_Collected data_.
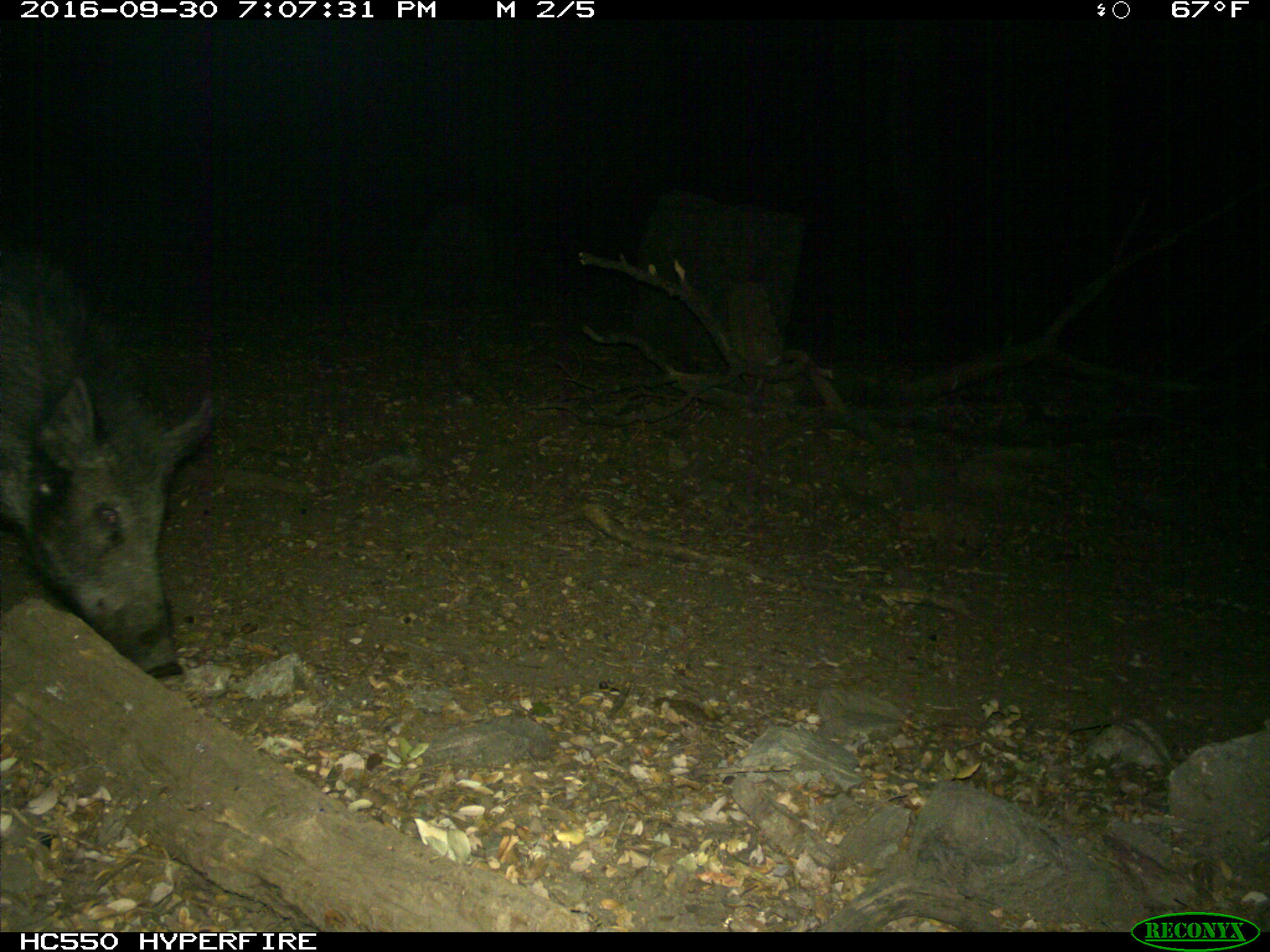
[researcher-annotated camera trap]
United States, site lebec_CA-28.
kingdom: Animalia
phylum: Chordata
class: Mammalia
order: Artiodactyla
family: Suidae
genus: Sus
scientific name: Sus scrofa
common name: wild boar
Sus scrofa (wild boar).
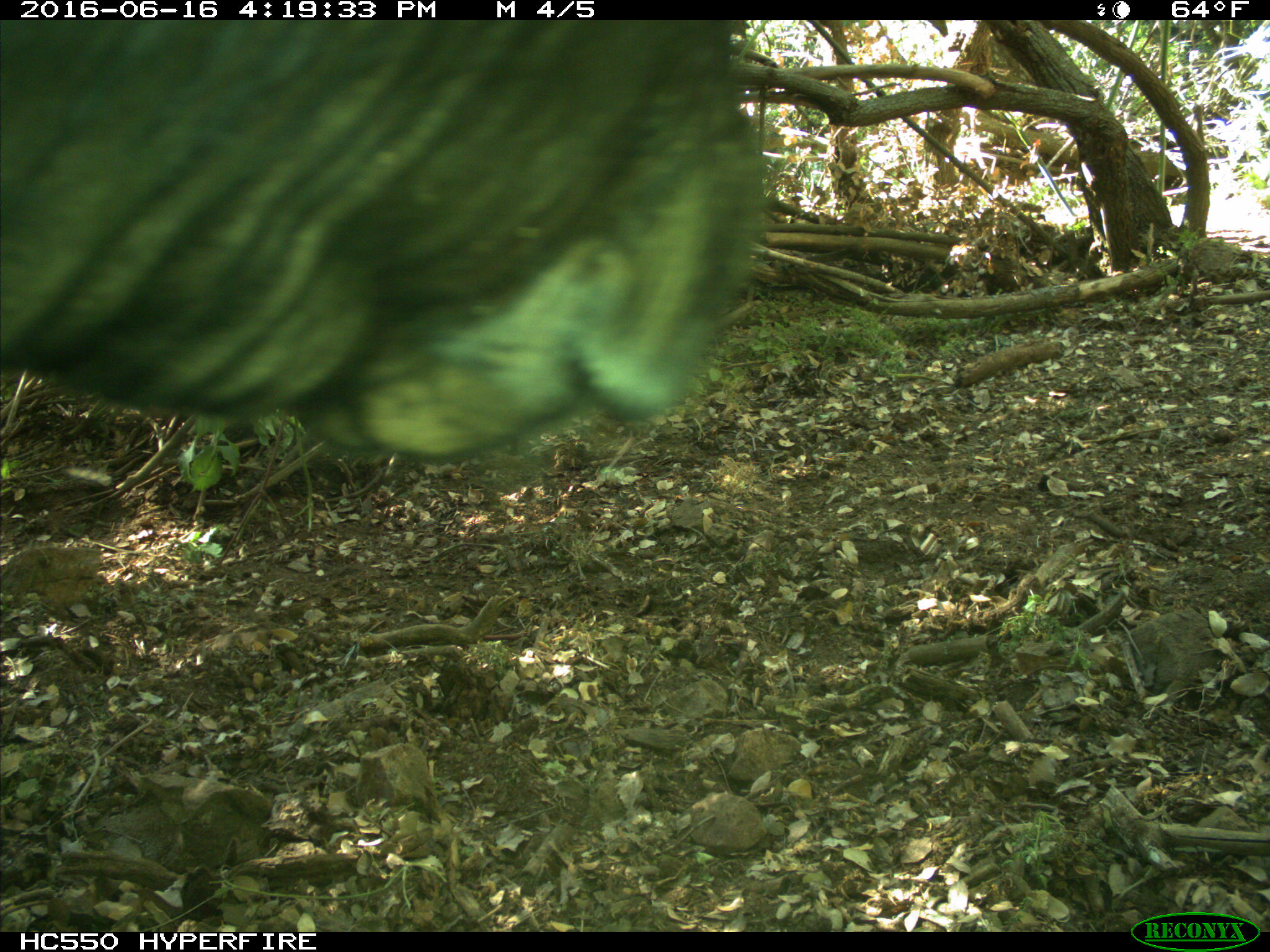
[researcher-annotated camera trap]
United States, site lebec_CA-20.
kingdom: Animalia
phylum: Chordata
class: Mammalia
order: Artiodactyla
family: Bovidae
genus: Bos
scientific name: Bos taurus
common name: domestic cow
Bos taurus (domestic cow).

_TASK BRIEF_. Print, exactly and only, the lines running from the line with "family: Suidae" through the last line of the data, including both. Skip any picture.

_TASK RESULT_.
family: Suidae
genus: Sus
scientific name: Sus scrofa
common name: wild boar
Sus scrofa (wild boar).
[researcher-annotated camera trap]
United States, site lebec_CA-20.
kingdom: Animalia
phylum: Chordata
class: Mammalia
order: Artiodactyla
family: Bovidae
genus: Bos
scientific name: Bos taurus
common name: domestic cow
Bos taurus (domestic cow).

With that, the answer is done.